[Start EXCERPT PROVIDED]

Opinion
SP 003823/10.
Decided November 29, 2010.
Horing, Welikson Rosen, P.C., Attorneys for Petitioner, Williston Park, New York.
Jeffrey W. Toback, P.C., Attorneys for Respondent, Oceanside, New York.
Petitioner, A.K. Estates owns the premises located at 454-456 Central Avenue, Cedarhurst, New York. Respondent, 454 Central Corp., L.L.C. leases said premises for the operation of a retail establishment for sale of infant and children's clothing, operated under the name of "Bib and Tucker." Petitioner and Respondent entered into a 10 year lease commencing September 1, 2009 and ending August 31, 2019.
Respondent notes that it expended over $60,000.00 to improve the premises since taking possession. The premises had been vacant for over four years and was in a complete state of disrepair.
Petitioner commenced the holdover proceeding to evict Respondent based upon its violation of Paragraph 60 of the rider to the store lease. Paragraph 60 of the rider states:
Default: Supplementing paragraph "17," in the event Tenant shall make default in the payment of the rent reserved herein, or any item of additional rent herein mentioned, or any part of either, or in making any other payment herein required, for a total of three (3) months, whether or not consecutive, in any eighteen (18) month period, and whether or not Owner shall have commenced one or more summary proceedings to dispossess Tenant, then, notwithstanding that such defaults have been cured (prior to entry of judgment against Tenant if Owner shall have brought one or more summary proceedings), Tenant's said third default shall be deemed to be deliberate, and Owner may serve a written five (5) days notice of cancellation of this Lease upon Tenant, and upon the expiration of said five (5) days, this Lease and the Term hereunder shall end and expire as fully and completely as if the expiration of such five (5) day period were the day herein definitely fixed for the end and expiration of this Lease and the Term hereon and Tenant shall then quit and surrender the demised premises to Owner, but Tenant shall remain liable as elsewhere herein provided.
Petitioner sent Respondent a five (5) day notice of termination. Petitioner contended in its said 5 day notice that Respondent violated Paragraph 60 by not timely paying its rent in at least 3 different months in an 18 month period outlined as follows:
YOU ARE HEREBY NOTICED AND ADVISED that the landlord does hereby elect to terminate your tenancy of the above described premises now held by you under leasehold hiring. Unless you remove from the premises by June 21, 2010, the day on which your term expires pursuant to this Notice, the landlord will commence summary proceedings under the Statute to remove you from the premises for Holding Over after the expiration of your term.

[End EXCERPT PROVIDED]
[Start INFORMATION SUPPLIED]

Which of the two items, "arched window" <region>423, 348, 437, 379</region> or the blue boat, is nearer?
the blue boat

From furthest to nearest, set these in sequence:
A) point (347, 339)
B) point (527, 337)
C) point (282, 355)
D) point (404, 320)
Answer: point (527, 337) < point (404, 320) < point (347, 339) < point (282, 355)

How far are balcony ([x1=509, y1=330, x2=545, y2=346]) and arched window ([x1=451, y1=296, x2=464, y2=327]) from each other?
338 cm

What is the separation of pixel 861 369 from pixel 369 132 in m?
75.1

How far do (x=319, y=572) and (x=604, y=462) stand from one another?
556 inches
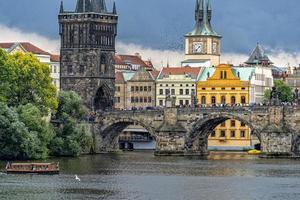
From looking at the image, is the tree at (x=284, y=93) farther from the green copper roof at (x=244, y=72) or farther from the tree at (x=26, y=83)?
the tree at (x=26, y=83)

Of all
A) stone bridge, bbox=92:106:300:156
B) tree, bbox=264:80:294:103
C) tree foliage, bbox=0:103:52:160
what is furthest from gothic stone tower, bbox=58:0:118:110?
tree foliage, bbox=0:103:52:160

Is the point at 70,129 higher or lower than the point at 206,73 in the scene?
lower

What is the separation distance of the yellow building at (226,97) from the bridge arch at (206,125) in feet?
61.2

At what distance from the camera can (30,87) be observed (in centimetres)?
14688

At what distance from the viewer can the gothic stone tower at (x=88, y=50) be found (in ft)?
559

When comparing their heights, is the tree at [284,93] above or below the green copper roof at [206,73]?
below

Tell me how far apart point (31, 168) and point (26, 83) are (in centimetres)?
2455

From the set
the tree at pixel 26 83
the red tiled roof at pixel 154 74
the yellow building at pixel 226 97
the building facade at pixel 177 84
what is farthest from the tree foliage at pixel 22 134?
the red tiled roof at pixel 154 74

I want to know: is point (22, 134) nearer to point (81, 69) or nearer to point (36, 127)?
point (36, 127)

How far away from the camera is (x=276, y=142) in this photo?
152500mm

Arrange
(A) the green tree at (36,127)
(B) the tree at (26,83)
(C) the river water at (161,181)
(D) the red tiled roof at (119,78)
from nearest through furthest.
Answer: (C) the river water at (161,181) < (A) the green tree at (36,127) < (B) the tree at (26,83) < (D) the red tiled roof at (119,78)

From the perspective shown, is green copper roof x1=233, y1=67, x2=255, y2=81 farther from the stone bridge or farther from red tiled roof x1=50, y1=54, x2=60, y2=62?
the stone bridge

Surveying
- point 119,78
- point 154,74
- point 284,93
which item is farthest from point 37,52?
point 284,93

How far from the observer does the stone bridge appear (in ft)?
501
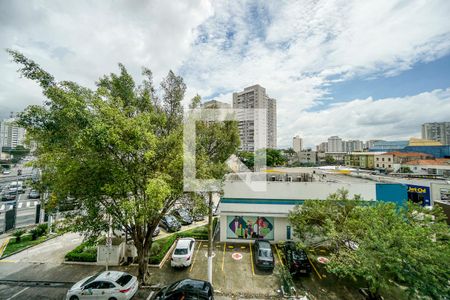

[End INFORMATION SUPPLIED]

• PROBLEM DETAILS
Reproduce word for word the passage of the lease dispute opinion that begins with "Petitioner sent Respondent" and ends after "of your term.".

• RESPONSE TO THE TASK
Petitioner sent Respondent a five (5) day notice of termination. Petitioner contended in its said 5 day notice that Respondent violated Paragraph 60 by not timely paying its rent in at least 3 different months in an 18 month period outlined as follows:
YOU ARE HEREBY NOTICED AND ADVISED that the landlord does hereby elect to terminate your tenancy of the above described premises now held by you under leasehold hiring. Unless you remove from the premises by June 21, 2010, the day on which your term expires pursuant to this Notice, the landlord will commence summary proceedings under the Statute to remove you from the premises for Holding Over after the expiration of your term.